Brain Imaging in Hypertensive Hemorrhage
- Author: Ruby Chang, MD; Chief Editor: James G Smirniotopoulos, MD more...
Overview
Spontaneous intracranial hemorrhage affects approximately 40,000 people in the United States each year, comprising 10-20% of stroke occurrences.[1] In adults who present with nontraumatic intraparenchymal hemorrhage in the brain, hypertension is the most common etiology.[2, 3, 4] Intracerebral hemorrhage (ICH) occurs when damaged arteries bleed directly into the brain substance. (See the images below.)
A 59-year-old female with hypertension who presented with left-sided weakness demonstrated a right putaminal hemorrhage on noncontrast CT examination of the head. Tiny hyperdense foci in the basal ganglia and pineal gland represent calcifications.
T2-weighted MRI through the thalami of a hypertensive patient demonstrates two small areas of decreased signal in the right thalamus, representing hemorrhagic lacunes. Preferred examination
CT is efficient and sensitive in detecting ICH. This test may be followed by MRI to evaluate for possible underlying lesions and to gain more detailed information about a hemorrhage.[5]
Computed Tomography
Once an intracerebral hemorrhage (ICH) occurs, the most efficient way to localize the hemorrhage is by CT (see images below). The appearance of a bleed on CT depends on the elapsed time since the event. If imaged in the acute stage (within approximately 4 h), the hemorrhage is seen as an area of increased attenuation, measuring from 40-90 Hounsfield units. The high attenuation of an acute intracranial bleed on CT may persist for approximately 1 week. The increased density of blood in relation to the surrounding parenchyma of the brain relates to the hemoglobin protein contained in extravasated blood. Therefore, in severely anemic patients, look carefully for acute blood that may be isodense or hypodense to the brain.[5, 6]
A 59-year-old female with hypertension who presented with left-sided weakness demonstrated a right putaminal hemorrhage on noncontrast CT examination of the head. Tiny hyperdense foci in the basal ganglia and pineal gland represent calcifications.
A 62-year-old female with hypertension presented with acute-onset ataxia and confusion. Noncontrast CT examination of the head showed a large right cerebellar hemorrhage, which was evacuated to relieve the mass effect on the brainstem and fourth ventricle.
Cerebellar hemorrhage of a 62-year-old female with hypertension seen on T2-weighted MRI. A surrounding area of low attenuation may be seen surrounding the blood, representing brain edema or extruded serum. Blood seen in the hyperacute stage may demonstrate a fluid-fluid level, representing the sedimentation of blood that has extravasated but has not clotted yet. A fluid-fluid level also may be seen in patients who have bled into a preexisting cyst or cavity or in patients who have received anticoagulants.
As the hemorrhage evolves, different characteristic appearances can be identified on CT, depending on the age of the bleed.
CT scan findings over time
After 7-10 days, the high density of blood begins to decrease starting from the periphery of the lesion.
From 1-6 weeks, peripheral enhancement can be seen. It mimics the appearance of an abscess, possibly related to hypervascularity at the periphery of a resolving hematoma or disruption of the blood-brain barrier.
By 2-4 months, decreased density indicates cavity formation. A residual cavity is the final stage, which is reached after complete absorption of necrotic and hemorrhagic tissue.
Magnetic Resonance Imaging
On MRI, the stage of a hemorrhage can be delineated based on the chemical changes that occur in the hemoglobin molecule as the hemorrhage evolves. T1 and T2 imaging sequences also can be used.[5, 7, 8, 9, 10]

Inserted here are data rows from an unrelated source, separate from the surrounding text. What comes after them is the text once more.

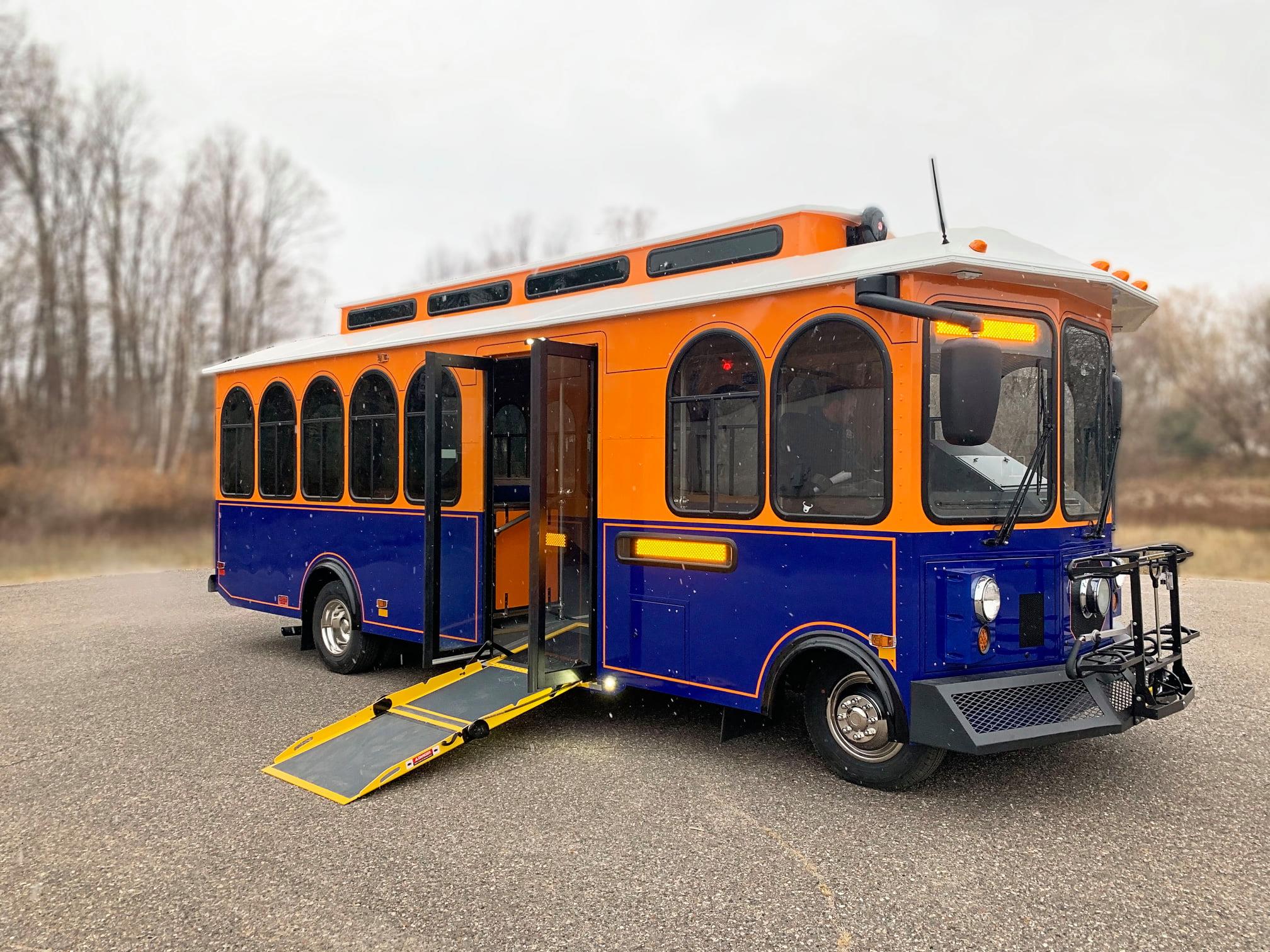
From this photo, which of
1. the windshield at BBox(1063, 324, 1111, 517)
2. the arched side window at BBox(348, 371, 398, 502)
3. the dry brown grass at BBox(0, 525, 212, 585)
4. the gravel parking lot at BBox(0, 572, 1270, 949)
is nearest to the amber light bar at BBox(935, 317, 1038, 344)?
the windshield at BBox(1063, 324, 1111, 517)

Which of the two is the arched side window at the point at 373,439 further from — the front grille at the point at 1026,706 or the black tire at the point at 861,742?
the front grille at the point at 1026,706

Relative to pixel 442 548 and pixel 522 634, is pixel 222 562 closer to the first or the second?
pixel 442 548

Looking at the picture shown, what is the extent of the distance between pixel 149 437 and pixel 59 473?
4.00 m

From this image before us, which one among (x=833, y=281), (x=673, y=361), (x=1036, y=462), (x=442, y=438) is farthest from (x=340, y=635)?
(x=1036, y=462)

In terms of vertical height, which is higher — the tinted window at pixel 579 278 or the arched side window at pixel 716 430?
the tinted window at pixel 579 278

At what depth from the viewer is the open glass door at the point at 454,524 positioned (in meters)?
5.75

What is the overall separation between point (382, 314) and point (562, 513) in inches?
101

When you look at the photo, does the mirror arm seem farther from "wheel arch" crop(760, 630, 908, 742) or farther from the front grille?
the front grille

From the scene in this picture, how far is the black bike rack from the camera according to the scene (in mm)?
4102

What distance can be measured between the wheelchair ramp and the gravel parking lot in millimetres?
141

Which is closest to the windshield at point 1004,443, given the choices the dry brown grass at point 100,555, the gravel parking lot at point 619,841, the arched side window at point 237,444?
the gravel parking lot at point 619,841

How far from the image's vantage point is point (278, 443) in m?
7.79

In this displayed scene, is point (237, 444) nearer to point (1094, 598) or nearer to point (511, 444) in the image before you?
point (511, 444)

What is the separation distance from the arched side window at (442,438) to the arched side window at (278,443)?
164 centimetres
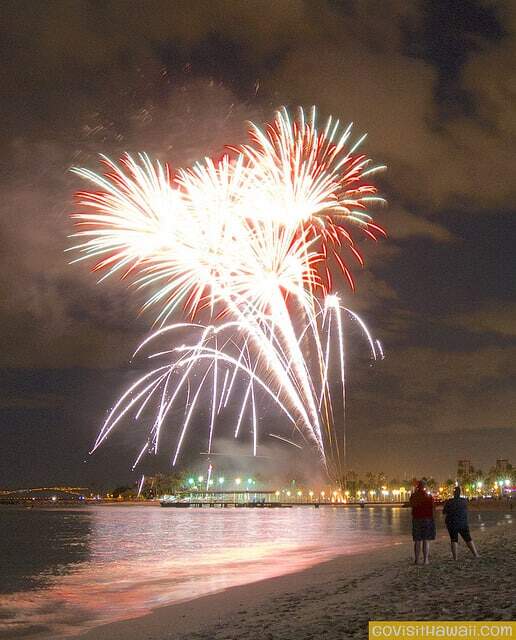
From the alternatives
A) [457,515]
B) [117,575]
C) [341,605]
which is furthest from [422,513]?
[117,575]

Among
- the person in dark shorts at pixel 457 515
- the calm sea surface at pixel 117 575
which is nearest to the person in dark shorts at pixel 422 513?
the person in dark shorts at pixel 457 515

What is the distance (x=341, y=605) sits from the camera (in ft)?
43.1

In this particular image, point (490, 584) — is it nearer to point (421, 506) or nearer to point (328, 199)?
point (421, 506)

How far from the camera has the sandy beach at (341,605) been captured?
34.1ft

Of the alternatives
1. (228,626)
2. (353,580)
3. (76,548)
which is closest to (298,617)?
(228,626)

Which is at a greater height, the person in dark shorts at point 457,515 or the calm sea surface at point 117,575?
the person in dark shorts at point 457,515

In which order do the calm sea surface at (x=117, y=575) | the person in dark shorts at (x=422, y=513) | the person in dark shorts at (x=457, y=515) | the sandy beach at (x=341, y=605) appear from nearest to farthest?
the sandy beach at (x=341, y=605) < the person in dark shorts at (x=422, y=513) < the person in dark shorts at (x=457, y=515) < the calm sea surface at (x=117, y=575)

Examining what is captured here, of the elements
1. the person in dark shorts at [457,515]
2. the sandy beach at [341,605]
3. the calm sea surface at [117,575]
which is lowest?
the calm sea surface at [117,575]

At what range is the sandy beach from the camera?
10.4 metres

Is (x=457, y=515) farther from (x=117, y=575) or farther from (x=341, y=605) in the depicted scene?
(x=117, y=575)

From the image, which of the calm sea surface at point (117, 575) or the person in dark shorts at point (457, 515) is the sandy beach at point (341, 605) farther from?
the calm sea surface at point (117, 575)

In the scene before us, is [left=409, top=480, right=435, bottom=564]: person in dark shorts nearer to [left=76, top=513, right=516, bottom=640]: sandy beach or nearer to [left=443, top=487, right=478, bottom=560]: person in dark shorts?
[left=443, top=487, right=478, bottom=560]: person in dark shorts

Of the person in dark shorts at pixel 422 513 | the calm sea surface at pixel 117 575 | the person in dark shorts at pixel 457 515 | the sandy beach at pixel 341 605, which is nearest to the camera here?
the sandy beach at pixel 341 605

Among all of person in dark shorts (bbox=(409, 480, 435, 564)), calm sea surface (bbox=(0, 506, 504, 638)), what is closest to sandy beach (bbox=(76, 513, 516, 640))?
person in dark shorts (bbox=(409, 480, 435, 564))
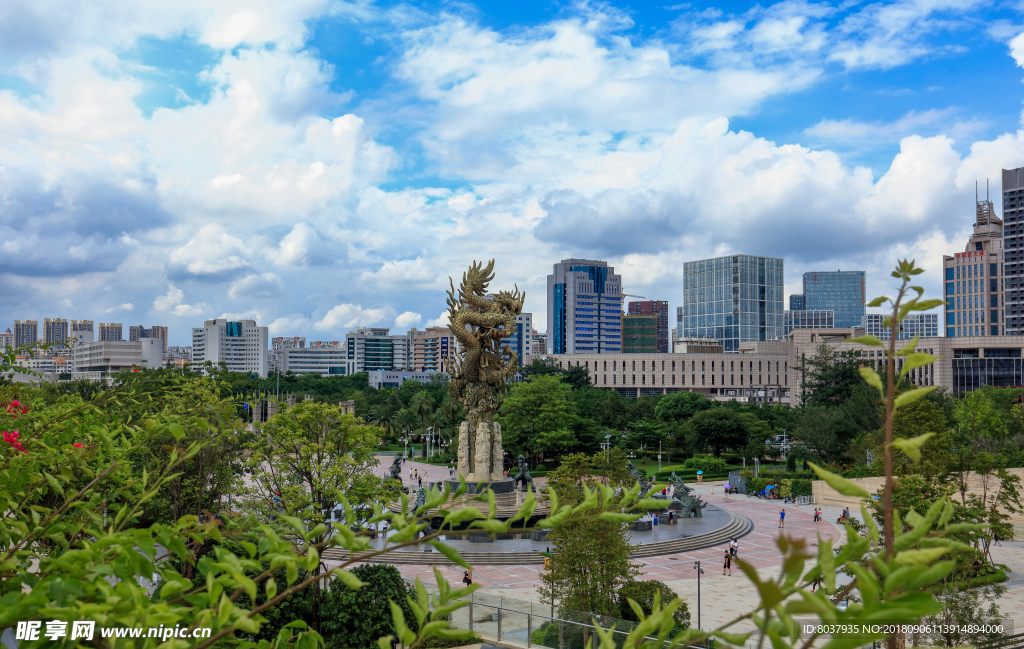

Studies have described patterns of scattered, multifocal, hypointense lesions or areas of signal loss on T2-weighted gradient-echo MRI, in a distribution that correlates with areas of petechial hemorrhages in the autopsied brains of patients with chronic hypertension, as shown in the images below.
T2-weighted MRI through the thalami of a hypertensive patient demonstrates two small areas of decreased signal in the right thalamus, representing hemorrhagic lacunes.
T2-weighted gradient-echo MRI through the thalami demonstrates multiple, bilateral foci of signal loss, correlating with expected locations of hypertensive petechial hemorrhages that were not seen on regular T2-weighted images. These lesions were seen in the basal ganglia and thalamus, as well as in the centrum semiovale and cerebellum. These lesions seen on MRI may represent hemosiderin deposits from petechial hemorrhages related to hypertension, although histopathologic-correlative studies have not proven this consistently. Nevertheless, these foci of abnormal MRI signal hypointensity overlap with areas of small-vessel disease attributed to chronic hypertension.